Sicher in Torredembarra angekommen, trennten sich die Wege, um sich noch einmal um 21Uhr zum Abschiedsessen in einer Pizzeria zu treffen. Mit manchen Eltern, die noch dazu stießen, war das ein schöner Ausklang des Tages und der gesamten Woche. Um halb 11, satt und zufrieden, packten wir im Haus der Gastfamilie den Koffer und verbrachten eine letzte Nacht in Torredembarra.
Ina Faupel & Amélie Bitzer
Tag 8 – Barcelona Teil 2 und Abreise
Am letzten Tag unserer Reise trafen wir uns um 7:45 Uhr am Bahnhof in Torredembarra. Alle spanischen Austauschschüler waren zu Verabschiedung da und unser Zug fuhr um 8:07 Uhr ab.
Es wurden einige Abschiedsfotos und Selfies geschossen, was zeigt, dass der Abschied für jeden schwer war.

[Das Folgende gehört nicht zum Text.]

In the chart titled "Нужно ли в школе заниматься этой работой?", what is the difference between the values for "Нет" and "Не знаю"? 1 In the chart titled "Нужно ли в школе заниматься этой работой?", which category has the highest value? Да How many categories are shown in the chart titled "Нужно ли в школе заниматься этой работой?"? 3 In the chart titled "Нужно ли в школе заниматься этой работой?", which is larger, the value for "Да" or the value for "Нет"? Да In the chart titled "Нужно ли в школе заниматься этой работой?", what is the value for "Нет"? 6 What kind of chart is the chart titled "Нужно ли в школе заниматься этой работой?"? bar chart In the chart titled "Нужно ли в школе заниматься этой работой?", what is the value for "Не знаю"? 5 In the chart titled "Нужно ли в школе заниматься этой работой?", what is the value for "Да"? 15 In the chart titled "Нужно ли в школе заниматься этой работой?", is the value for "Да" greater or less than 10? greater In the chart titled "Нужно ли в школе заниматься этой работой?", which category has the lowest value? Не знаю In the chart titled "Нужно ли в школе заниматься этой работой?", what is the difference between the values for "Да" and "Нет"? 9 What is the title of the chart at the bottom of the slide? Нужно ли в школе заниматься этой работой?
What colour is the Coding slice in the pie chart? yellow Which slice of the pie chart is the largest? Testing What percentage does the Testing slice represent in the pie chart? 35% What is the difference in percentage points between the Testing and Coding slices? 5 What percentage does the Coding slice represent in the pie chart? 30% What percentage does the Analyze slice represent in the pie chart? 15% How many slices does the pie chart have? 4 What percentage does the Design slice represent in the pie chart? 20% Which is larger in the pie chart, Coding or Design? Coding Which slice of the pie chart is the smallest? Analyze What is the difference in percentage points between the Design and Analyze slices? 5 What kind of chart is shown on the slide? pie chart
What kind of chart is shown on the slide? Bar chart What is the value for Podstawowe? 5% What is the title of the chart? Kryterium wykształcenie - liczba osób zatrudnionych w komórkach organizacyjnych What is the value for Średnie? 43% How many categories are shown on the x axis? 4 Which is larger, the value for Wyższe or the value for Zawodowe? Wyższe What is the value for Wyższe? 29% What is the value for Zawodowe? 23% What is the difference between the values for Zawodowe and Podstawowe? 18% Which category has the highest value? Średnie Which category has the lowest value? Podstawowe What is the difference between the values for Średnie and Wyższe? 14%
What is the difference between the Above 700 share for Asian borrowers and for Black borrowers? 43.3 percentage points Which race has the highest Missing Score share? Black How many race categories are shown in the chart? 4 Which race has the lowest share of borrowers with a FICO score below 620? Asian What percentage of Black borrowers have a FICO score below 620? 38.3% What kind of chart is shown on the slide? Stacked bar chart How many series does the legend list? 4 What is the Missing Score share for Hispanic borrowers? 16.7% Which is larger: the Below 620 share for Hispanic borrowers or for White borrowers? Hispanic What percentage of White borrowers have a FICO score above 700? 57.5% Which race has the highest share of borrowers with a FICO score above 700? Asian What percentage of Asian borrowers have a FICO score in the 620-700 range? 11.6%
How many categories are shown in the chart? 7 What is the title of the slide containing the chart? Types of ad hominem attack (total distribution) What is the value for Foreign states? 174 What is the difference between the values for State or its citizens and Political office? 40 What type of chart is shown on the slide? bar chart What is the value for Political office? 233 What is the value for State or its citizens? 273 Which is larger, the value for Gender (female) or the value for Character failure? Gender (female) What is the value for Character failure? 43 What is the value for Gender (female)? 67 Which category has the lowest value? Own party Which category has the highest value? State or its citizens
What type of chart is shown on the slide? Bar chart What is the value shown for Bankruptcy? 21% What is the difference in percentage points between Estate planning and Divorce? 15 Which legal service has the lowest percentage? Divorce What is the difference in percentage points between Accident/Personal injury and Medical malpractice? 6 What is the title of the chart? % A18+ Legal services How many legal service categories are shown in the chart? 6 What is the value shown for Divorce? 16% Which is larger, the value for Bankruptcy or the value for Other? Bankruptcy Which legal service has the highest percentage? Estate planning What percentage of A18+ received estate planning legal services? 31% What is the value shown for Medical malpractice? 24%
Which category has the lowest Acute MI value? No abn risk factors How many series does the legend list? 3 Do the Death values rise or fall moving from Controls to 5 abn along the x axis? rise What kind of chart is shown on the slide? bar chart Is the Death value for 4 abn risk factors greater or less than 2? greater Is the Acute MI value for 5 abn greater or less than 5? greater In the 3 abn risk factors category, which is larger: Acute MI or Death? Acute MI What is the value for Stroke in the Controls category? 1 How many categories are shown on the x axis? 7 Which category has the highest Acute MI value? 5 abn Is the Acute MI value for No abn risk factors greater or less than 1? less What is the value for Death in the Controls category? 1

Eine Stunde später kamen wir in Barcelona Sants an, dort schlossen wir unsere Koffer ein und fuhren mit der U-Bahn bis zur Station La Sagrada Família. Von dort aus liefen wir zu Fuß wir durch Barcelona und schauten uns einige wichtige Sehenswürdigkeiten der Stadt an, darunter die Sagrada Família von Gaudí (das Wahrzeichen der Stadt), den Triumphbogen, das Katalanische Regierungsgebäude, Barceloneta (die Hafenstadt) und den Stadtstrand sowie die Statue von Christopher Columbus. Mittags kamen wir bei einem Tapas-Restaurant am Hafen an, dort bestellten unsere Lehrerinnen einige Tapas. Wie in Spanien üblich, teilte der ganze Tisch sich diese.
Weiter ging es über die Ramblas in die Innenstadt zum Plaza de Cataluña und dort vereinbarten wir 2 Stunden Freizeit, bis wir wieder zurück zu Barcelona Sants fahren mussten, um die Koffer abzuholen.
Der Zug brachte uns zum Flughafen, wo wir ohne Probleme eincheckten. Doch als wir in der Warteschlange standen, bekam eine deutsche Schülerin einen Anruf ihrer Austauschschülerin: Einige spanische Schülerinnen wollten sich ein zweites Mal verabschieden – am Flughafen. Leider kamen sie nicht rechtzeitig, denn unsere deutsche Gruppe war zu diesem Zeitpunkt schon durch die Sicherheitskontrolle.
Um 19:35 flogen wir ab und landeten um 21:20 in Stuttgart. Auf dem Rückflug waren alle sehr müde, doch einige noch/ schon wieder fleißig: Sie bereiteten sich auf Klassenarbeiten am folgenden Tag vor!
Schließlich warteten wir auf unsere Koffer und auf unseren Bus, der uns sicher nach Überlingen brachte. Um 0:15 wurden wir dort von unseren Eltern in Empfang genommen.
Carina Raun
Fotos: Frau Metzinger.
Frau Bertsch und Frau Metzinger bedanken sich an dieser Stelle ganz herzlich bei allen Beteiligten für eine sehr gelungene Premiere des Spanischaustauschs!